• **WORK TO BE COMPLETED**
For the entries below, repeat exactly each line starting with the one that contains "[citizen-science consensus label]" and going on through the one that contains "A: Sequence-level.", and no others.

• **SUPPLIED DATA**
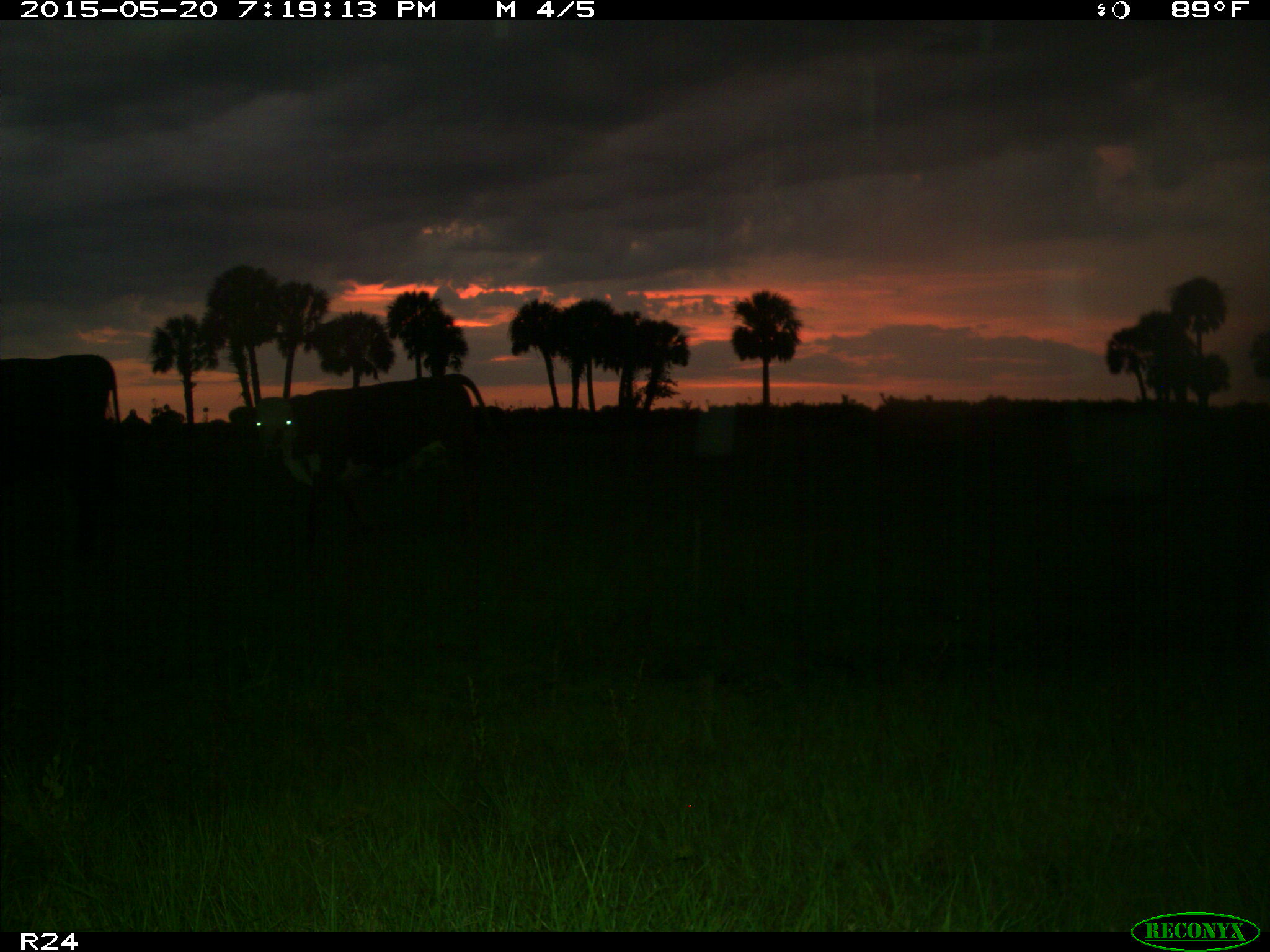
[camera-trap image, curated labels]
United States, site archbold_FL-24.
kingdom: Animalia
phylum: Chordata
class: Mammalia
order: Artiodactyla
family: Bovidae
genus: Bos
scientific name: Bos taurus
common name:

...

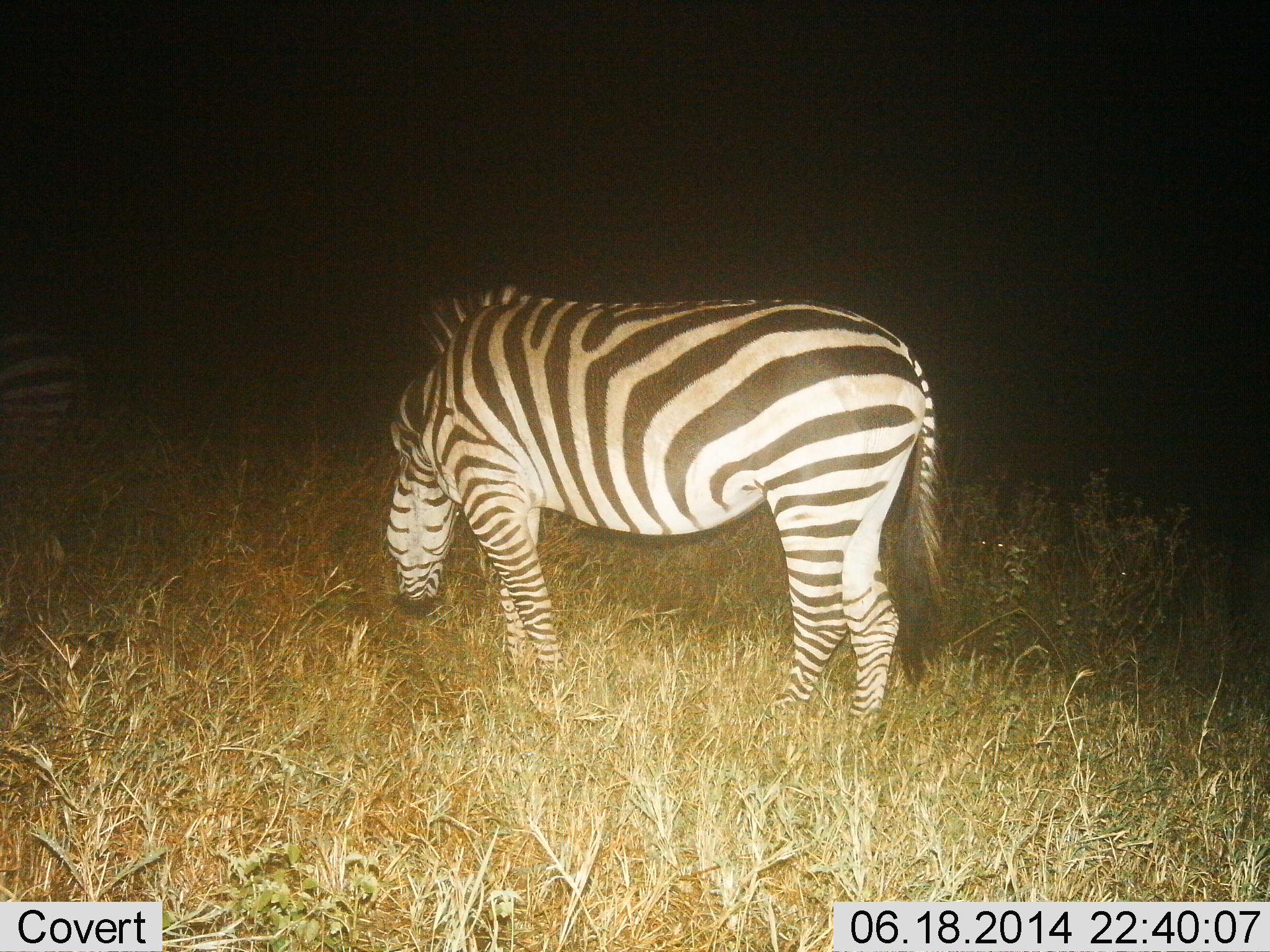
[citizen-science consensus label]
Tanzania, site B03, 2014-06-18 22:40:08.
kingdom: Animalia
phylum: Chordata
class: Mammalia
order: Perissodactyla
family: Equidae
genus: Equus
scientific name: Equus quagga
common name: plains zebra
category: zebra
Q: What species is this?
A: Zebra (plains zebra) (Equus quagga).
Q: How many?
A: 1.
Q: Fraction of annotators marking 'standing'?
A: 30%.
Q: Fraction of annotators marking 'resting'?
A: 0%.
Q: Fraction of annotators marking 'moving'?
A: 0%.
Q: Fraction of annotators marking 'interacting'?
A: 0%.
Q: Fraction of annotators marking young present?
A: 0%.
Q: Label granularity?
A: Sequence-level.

• **ANSWER SPACE**
[citizen-science consensus label]
Tanzania, site B03, 2014-06-18 22:40:08.
kingdom: Animalia
phylum: Chordata
class: Mammalia
order: Perissodactyla
family: Equidae
genus: Equus
scientific name: Equus quagga
common name: plains zebra
category: zebra
Q: What species is this?
A: Zebra (plains zebra) (Equus quagga).
Q: How many?
A: 1.
Q: Fraction of annotators marking 'standing'?
A: 30%.
Q: Fraction of annotators marking 'resting'?
A: 0%.
Q: Fraction of annotators marking 'moving'?
A: 0%.
Q: Fraction of annotators marking 'interacting'?
A: 0%.
Q: Fraction of annotators marking young present?
A: 0%.
Q: Label granularity?
A: Sequence-level.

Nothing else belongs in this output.